Start of Block

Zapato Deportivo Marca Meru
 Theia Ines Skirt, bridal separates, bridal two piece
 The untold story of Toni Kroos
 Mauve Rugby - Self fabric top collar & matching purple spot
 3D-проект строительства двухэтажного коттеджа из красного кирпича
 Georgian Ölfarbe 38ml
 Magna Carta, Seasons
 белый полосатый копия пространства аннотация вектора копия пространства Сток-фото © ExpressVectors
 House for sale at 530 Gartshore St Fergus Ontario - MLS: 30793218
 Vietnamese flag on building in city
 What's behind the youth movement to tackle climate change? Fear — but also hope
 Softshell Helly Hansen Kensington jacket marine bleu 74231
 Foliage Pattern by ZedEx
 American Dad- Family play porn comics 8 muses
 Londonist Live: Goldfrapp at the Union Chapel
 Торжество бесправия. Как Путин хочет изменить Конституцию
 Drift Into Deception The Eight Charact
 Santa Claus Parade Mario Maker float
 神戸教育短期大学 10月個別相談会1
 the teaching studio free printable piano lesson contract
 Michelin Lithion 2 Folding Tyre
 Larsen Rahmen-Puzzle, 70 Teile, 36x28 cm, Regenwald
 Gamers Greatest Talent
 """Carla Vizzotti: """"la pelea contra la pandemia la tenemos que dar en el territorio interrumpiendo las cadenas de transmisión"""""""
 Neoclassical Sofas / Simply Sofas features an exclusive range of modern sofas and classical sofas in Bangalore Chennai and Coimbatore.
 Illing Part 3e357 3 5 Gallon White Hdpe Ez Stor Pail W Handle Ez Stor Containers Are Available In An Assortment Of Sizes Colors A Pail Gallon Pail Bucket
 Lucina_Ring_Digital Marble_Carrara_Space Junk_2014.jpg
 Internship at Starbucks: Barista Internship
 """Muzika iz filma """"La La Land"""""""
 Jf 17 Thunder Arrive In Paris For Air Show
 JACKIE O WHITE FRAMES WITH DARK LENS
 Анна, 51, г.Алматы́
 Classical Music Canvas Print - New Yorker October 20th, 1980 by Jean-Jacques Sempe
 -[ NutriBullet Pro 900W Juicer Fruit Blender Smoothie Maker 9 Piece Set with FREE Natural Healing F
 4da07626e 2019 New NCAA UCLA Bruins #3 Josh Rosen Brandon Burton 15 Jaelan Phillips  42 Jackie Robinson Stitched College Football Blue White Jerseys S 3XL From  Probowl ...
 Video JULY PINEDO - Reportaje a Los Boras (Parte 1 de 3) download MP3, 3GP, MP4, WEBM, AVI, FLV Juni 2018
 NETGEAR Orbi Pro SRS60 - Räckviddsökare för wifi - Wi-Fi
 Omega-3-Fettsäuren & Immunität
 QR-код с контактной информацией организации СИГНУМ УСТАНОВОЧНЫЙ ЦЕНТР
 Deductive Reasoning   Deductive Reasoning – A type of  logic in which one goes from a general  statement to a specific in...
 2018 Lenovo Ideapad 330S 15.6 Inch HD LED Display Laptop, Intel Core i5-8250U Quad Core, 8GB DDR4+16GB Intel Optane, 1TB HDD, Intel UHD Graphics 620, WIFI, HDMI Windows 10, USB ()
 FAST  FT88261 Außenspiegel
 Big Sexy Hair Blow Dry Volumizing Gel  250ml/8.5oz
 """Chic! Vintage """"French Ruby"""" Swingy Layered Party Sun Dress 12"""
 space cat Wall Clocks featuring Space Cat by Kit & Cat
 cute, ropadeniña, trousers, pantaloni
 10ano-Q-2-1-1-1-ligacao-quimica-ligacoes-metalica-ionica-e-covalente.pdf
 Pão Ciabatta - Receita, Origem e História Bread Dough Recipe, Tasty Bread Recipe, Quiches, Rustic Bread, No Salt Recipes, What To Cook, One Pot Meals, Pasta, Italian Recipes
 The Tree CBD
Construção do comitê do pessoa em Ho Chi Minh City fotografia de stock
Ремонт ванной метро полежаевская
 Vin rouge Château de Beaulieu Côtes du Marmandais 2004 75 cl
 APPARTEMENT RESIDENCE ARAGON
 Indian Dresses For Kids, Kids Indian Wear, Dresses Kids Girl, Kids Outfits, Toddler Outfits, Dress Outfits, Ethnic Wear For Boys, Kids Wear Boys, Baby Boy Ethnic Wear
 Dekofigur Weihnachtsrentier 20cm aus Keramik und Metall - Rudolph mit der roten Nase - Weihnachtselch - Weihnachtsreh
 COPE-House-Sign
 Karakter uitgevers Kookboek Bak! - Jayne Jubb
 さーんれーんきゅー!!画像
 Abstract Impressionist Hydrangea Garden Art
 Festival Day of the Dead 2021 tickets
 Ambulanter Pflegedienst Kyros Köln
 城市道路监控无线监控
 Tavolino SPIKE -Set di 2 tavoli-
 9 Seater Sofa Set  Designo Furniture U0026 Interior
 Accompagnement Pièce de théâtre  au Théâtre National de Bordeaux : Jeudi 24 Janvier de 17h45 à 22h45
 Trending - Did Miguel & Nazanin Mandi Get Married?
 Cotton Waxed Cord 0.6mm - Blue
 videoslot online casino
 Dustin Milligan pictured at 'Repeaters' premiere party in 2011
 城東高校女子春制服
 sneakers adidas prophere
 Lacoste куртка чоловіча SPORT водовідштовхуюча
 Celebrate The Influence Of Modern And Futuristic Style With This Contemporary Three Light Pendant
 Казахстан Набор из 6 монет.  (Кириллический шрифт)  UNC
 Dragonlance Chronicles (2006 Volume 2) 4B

End of Block

*Exercise instructions:*
Take the records above and return them exactly as written.

*Answer space:*
Zapato Deportivo Marca Meru
 Theia Ines Skirt, bridal separates, bridal two piece
 The untold story of Toni Kroos
 Mauve Rugby - Self fabric top collar & matching purple spot
 3D-проект строительства двухэтажного коттеджа из красного кирпича
 Georgian Ölfarbe 38ml
 Magna Carta, Seasons
 белый полосатый копия пространства аннотация вектора копия пространства Сток-фото © ExpressVectors
 House for sale at 530 Gartshore St Fergus Ontario - MLS: 30793218
 Vietnamese flag on building in city
 What's behind the youth movement to tackle climate change? Fear — but also hope
 Softshell Helly Hansen Kensington jacket marine bleu 74231
 Foliage Pattern by ZedEx
 American Dad- Family play porn comics 8 muses
 Londonist Live: Goldfrapp at the Union Chapel
 Торжество бесправия. Как Путин хочет изменить Конституцию
 Drift Into Deception The Eight Charact
 Santa Claus Parade Mario Maker float
 神戸教育短期大学 10月個別相談会1
 the teaching studio free printable piano lesson contract
 Michelin Lithion 2 Folding Tyre
 Larsen Rahmen-Puzzle, 70 Teile, 36x28 cm, Regenwald
 Gamers Greatest Talent
 """Carla Vizzotti: """"la pelea contra la pandemia la tenemos que dar en el territorio interrumpiendo las cadenas de transmisión"""""""
 Neoclassical Sofas / Simply Sofas features an exclusive range of modern sofas and classical sofas in Bangalore Chennai and Coimbatore.
 Illing Part 3e357 3 5 Gallon White Hdpe Ez Stor Pail W Handle Ez Stor Containers Are Available In An Assortment Of Sizes Colors A Pail Gallon Pail Bucket
 Lucina_Ring_Digital Marble_Carrara_Space Junk_2014.jpg
 Internship at Starbucks: Barista Internship
 """Muzika iz filma """"La La Land"""""""
 Jf 17 Thunder Arrive In Paris For Air Show
 JACKIE O WHITE FRAMES WITH DARK LENS
 Анна, 51, г.Алматы́
 Classical Music Canvas Print - New Yorker October 20th, 1980 by Jean-Jacques Sempe
 -[ NutriBullet Pro 900W Juicer Fruit Blender Smoothie Maker 9 Piece Set with FREE Natural Healing F
 4da07626e 2019 New NCAA UCLA Bruins #3 Josh Rosen Brandon Burton 15 Jaelan Phillips  42 Jackie Robinson Stitched College Football Blue White Jerseys S 3XL From  Probowl ...
 Video JULY PINEDO - Reportaje a Los Boras (Parte 1 de 3) download MP3, 3GP, MP4, WEBM, AVI, FLV Juni 2018
 NETGEAR Orbi Pro SRS60 - Räckviddsökare för wifi - Wi-Fi
 Omega-3-Fettsäuren & Immunität
 QR-код с контактной информацией организации СИГНУМ УСТАНОВОЧНЫЙ ЦЕНТР
 Deductive Reasoning   Deductive Reasoning – A type of  logic in which one goes from a general  statement to a specific in...
 2018 Lenovo Ideapad 330S 15.6 Inch HD LED Display Laptop, Intel Core i5-8250U Quad Core, 8GB DDR4+16GB Intel Optane, 1TB HDD, Intel UHD Graphics 620, WIFI, HDMI Windows 10, USB ()
 FAST  FT88261 Außenspiegel
 Big Sexy Hair Blow Dry Volumizing Gel  250ml/8.5oz
 """Chic! Vintage """"French Ruby"""" Swingy Layered Party Sun Dress 12"""
 space cat Wall Clocks featuring Space Cat by Kit & Cat
 cute, ropadeniña, trousers, pantaloni
 10ano-Q-2-1-1-1-ligacao-quimica-ligacoes-metalica-ionica-e-covalente.pdf
 Pão Ciabatta - Receita, Origem e História Bread Dough Recipe, Tasty Bread Recipe, Quiches, Rustic Bread, No Salt Recipes, What To Cook, One Pot Meals, Pasta, Italian Recipes
 The Tree CBD
Construção do comitê do pessoa em Ho Chi Minh City fotografia de stock
Ремонт ванной метро полежаевская
 Vin rouge Château de Beaulieu Côtes du Marmandais 2004 75 cl
 APPARTEMENT RESIDENCE ARAGON
 Indian Dresses For Kids, Kids Indian Wear, Dresses Kids Girl, Kids Outfits, Toddler Outfits, Dress Outfits, Ethnic Wear For Boys, Kids Wear Boys, Baby Boy Ethnic Wear
 Dekofigur Weihnachtsrentier 20cm aus Keramik und Metall - Rudolph mit der roten Nase - Weihnachtselch - Weihnachtsreh
 COPE-House-Sign
 Karakter uitgevers Kookboek Bak! - Jayne Jubb
 さーんれーんきゅー!!画像
 Abstract Impressionist Hydrangea Garden Art
 Festival Day of the Dead 2021 tickets
 Ambulanter Pflegedienst Kyros Köln
 城市道路监控无线监控
 Tavolino SPIKE -Set di 2 tavoli-
 9 Seater Sofa Set  Designo Furniture U0026 Interior
 Accompagnement Pièce de théâtre  au Théâtre National de Bordeaux : Jeudi 24 Janvier de 17h45 à 22h45
 Trending - Did Miguel & Nazanin Mandi Get Married?
 Cotton Waxed Cord 0.6mm - Blue
 videoslot online casino
 Dustin Milligan pictured at 'Repeaters' premiere party in 2011
 城東高校女子春制服
 sneakers adidas prophere
 Lacoste куртка чоловіча SPORT водовідштовхуюча
 Celebrate The Influence Of Modern And Futuristic Style With This Contemporary Three Light Pendant
 Казахстан Набор из 6 монет.  (Кириллический шрифт)  UNC
 Dragonlance Chronicles (2006 Volume 2) 4B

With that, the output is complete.